A-Quick Pick runs an all-Grove AT fleet, and its highest-capacity machine is 275 tons, says Schrade-but the company’s 120- ton machines “are out every single day”· He says because the 275-ton AT can be configured differently with counterweights, it’s priced as a 180-, 210- and 275-ton capacity machine. “We’re basing [that rate] off what’s needed for the job, and depending on what the charts tell us, that’s how we’ll price it out,” he adds.
The GMK5275, purchased in 2007, is tapped for a lot of precast work, whether that’s walls on new buildings or drainage systems, vaults, tanks, or the mechanicals on larger office buildings/residential buildings where capacity and boom length are needed. The company will also use it to move large electrical equipment at substations, place generators at office buildings, and even assemble tower cranes on large high-rise buildings. “We did receive word we will probably see more tower-crane action, as there are more coming to our area,” says Schrade.
Utilization of the company’s 120-tonners has been steady, he reported, and is on the rise for the 275-ton machine over the past three to four years. “Back then, we had 40% utilization; last year, we saw 70% utilization, the same as some of our boom trucks. I think it will continue that way, as long as the economy stays good and construction continues,” he says, adding that hopefulness has the company eyeing new machines in the
350- and 400-ton range with the thought of adding to the fleet.

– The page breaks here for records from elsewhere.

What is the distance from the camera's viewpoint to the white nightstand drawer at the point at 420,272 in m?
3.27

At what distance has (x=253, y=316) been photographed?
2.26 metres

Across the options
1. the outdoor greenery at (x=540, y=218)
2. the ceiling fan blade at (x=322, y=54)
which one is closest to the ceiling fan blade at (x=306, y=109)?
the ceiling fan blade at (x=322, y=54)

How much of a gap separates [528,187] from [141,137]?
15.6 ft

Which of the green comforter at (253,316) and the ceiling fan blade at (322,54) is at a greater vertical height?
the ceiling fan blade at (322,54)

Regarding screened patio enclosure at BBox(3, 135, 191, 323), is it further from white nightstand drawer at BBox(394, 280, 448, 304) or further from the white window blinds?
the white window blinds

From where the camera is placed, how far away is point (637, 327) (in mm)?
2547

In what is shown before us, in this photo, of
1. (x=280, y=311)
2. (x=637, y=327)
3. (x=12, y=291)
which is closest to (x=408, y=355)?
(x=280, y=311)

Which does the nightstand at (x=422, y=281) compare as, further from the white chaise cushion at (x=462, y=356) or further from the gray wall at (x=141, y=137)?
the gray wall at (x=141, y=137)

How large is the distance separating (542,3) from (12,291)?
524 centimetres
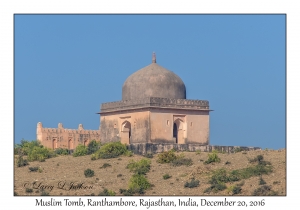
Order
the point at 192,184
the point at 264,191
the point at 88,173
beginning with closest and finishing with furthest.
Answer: the point at 264,191 < the point at 192,184 < the point at 88,173

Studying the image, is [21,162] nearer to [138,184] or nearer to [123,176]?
[123,176]

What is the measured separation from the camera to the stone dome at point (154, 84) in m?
40.6

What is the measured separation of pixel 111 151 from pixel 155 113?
9.72 feet

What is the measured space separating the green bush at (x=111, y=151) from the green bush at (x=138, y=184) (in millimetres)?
6052

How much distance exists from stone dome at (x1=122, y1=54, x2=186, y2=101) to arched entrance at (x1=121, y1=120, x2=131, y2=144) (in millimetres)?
1192

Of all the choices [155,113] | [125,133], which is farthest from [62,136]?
[155,113]

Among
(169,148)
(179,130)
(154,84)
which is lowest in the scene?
(169,148)

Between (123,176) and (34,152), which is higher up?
(34,152)

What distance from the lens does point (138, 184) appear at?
102ft

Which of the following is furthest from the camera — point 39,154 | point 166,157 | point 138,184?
point 39,154

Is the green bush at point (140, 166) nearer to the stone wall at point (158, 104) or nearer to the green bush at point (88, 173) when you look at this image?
the green bush at point (88, 173)

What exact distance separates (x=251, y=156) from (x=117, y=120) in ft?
27.1
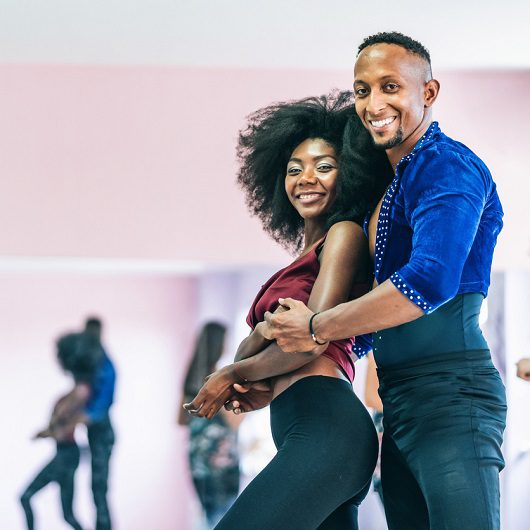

Schrade of A-Quick Pick believes the transportation issue is a critical one for users of all types of cranes, but hits AT users hard. “We operate in Connecticut, New York, Massachusetts, and Rhode Island, and all those state DOT laws vary. We go across an imaginary border and we’re not allowed in with these configurations sometimes; he laments. Smaller three-axle ATs cannot be used in Connecticut, because of the state’s strict axle-spacing laws,” says Schrade. Add to that fairly new types of machines that are still considered unique because state DOTs haven’t seen a lot of them on the road yet. “It would certainly be easier to do business if states had uniform laws in place,” he says.